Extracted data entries
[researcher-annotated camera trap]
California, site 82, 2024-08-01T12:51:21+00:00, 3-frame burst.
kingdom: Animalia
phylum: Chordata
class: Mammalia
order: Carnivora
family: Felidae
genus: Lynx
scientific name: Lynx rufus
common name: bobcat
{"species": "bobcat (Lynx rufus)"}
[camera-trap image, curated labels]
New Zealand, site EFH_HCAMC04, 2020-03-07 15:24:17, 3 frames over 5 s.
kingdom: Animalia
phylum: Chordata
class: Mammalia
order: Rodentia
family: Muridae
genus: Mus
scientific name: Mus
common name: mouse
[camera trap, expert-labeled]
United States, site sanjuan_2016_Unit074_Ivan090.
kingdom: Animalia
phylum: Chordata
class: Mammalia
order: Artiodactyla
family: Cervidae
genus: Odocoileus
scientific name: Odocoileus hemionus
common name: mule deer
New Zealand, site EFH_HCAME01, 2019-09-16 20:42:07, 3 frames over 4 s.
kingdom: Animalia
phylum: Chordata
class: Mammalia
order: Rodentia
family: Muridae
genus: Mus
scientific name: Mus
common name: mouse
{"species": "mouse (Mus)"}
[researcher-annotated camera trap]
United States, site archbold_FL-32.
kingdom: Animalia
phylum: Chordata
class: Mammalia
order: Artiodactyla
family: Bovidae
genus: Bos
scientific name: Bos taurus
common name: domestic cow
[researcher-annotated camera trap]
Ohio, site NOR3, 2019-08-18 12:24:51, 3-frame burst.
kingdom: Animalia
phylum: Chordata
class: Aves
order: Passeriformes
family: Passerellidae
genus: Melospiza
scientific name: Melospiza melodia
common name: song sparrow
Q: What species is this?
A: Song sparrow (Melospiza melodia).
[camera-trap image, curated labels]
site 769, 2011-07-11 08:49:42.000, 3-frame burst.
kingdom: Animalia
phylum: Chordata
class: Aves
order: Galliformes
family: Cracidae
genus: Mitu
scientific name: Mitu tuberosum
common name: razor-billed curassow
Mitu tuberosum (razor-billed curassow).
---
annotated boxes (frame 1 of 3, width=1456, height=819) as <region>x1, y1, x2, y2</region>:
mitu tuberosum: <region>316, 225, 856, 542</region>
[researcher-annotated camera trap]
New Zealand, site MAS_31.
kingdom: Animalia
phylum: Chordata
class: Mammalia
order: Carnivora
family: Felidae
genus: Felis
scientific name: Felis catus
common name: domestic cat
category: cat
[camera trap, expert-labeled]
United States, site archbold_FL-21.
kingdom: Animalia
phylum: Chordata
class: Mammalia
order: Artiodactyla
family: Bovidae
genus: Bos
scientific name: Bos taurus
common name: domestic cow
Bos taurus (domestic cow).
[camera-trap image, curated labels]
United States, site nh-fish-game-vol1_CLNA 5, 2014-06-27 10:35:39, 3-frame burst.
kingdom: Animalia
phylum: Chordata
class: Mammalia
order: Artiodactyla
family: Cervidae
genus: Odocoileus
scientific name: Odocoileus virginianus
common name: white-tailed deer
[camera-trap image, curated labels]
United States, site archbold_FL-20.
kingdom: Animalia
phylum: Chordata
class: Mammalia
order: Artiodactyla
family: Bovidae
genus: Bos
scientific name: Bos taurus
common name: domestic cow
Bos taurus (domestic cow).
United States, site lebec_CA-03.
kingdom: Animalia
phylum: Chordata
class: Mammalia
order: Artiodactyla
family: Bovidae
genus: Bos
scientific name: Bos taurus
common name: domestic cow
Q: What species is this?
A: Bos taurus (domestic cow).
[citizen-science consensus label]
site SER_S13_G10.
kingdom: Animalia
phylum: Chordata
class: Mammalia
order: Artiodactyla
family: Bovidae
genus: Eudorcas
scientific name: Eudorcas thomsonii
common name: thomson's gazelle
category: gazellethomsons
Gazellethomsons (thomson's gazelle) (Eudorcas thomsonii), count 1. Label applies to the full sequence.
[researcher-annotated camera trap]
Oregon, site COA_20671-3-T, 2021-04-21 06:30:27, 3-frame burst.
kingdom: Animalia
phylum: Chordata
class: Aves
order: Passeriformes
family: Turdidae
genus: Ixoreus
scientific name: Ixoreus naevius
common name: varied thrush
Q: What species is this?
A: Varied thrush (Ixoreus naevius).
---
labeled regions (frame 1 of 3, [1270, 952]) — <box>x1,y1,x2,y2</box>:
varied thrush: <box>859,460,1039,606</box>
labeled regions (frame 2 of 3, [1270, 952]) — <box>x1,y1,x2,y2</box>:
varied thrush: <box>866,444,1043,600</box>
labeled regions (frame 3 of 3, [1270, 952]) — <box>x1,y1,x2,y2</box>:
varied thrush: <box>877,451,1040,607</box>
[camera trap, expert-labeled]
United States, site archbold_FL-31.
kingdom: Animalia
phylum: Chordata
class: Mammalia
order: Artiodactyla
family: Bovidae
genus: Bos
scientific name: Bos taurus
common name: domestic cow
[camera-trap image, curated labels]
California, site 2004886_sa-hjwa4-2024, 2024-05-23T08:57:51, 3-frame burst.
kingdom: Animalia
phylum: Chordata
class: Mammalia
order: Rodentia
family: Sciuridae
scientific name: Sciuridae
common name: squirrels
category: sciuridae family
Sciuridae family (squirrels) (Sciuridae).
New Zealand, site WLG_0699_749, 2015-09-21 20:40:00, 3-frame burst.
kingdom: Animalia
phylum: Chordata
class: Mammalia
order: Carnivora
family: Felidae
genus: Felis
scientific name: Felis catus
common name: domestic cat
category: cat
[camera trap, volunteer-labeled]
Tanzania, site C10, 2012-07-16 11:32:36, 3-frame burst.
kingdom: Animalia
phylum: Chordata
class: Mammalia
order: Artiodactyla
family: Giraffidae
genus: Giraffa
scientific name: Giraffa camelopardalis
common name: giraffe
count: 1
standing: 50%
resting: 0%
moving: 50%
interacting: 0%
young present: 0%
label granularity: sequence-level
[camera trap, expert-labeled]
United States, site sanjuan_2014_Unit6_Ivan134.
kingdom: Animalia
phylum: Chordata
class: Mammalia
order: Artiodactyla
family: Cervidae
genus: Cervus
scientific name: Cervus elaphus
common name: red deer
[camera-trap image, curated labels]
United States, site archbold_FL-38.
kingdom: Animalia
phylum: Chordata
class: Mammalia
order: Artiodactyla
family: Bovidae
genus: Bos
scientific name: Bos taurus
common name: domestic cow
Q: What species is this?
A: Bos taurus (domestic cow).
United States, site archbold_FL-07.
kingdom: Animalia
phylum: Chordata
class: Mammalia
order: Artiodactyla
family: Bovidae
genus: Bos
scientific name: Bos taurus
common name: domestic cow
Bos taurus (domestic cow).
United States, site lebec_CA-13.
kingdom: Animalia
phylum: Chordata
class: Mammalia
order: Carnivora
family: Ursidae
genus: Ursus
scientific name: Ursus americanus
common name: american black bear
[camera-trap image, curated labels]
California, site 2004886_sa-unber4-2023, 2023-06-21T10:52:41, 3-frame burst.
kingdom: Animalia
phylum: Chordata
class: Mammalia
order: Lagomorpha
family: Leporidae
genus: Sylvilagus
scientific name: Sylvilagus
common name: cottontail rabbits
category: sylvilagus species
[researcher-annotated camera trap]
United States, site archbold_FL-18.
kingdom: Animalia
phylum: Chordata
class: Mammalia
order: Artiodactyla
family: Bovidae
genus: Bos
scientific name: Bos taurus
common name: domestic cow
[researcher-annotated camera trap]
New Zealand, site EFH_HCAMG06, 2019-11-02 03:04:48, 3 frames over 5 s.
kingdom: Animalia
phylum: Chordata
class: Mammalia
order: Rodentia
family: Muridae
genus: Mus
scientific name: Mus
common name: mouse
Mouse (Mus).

→ Task objective
Using the records above, report each line with the string "deer".

→ Problem solution
common name: mule deer
common name: white-tailed deer
common name: red deer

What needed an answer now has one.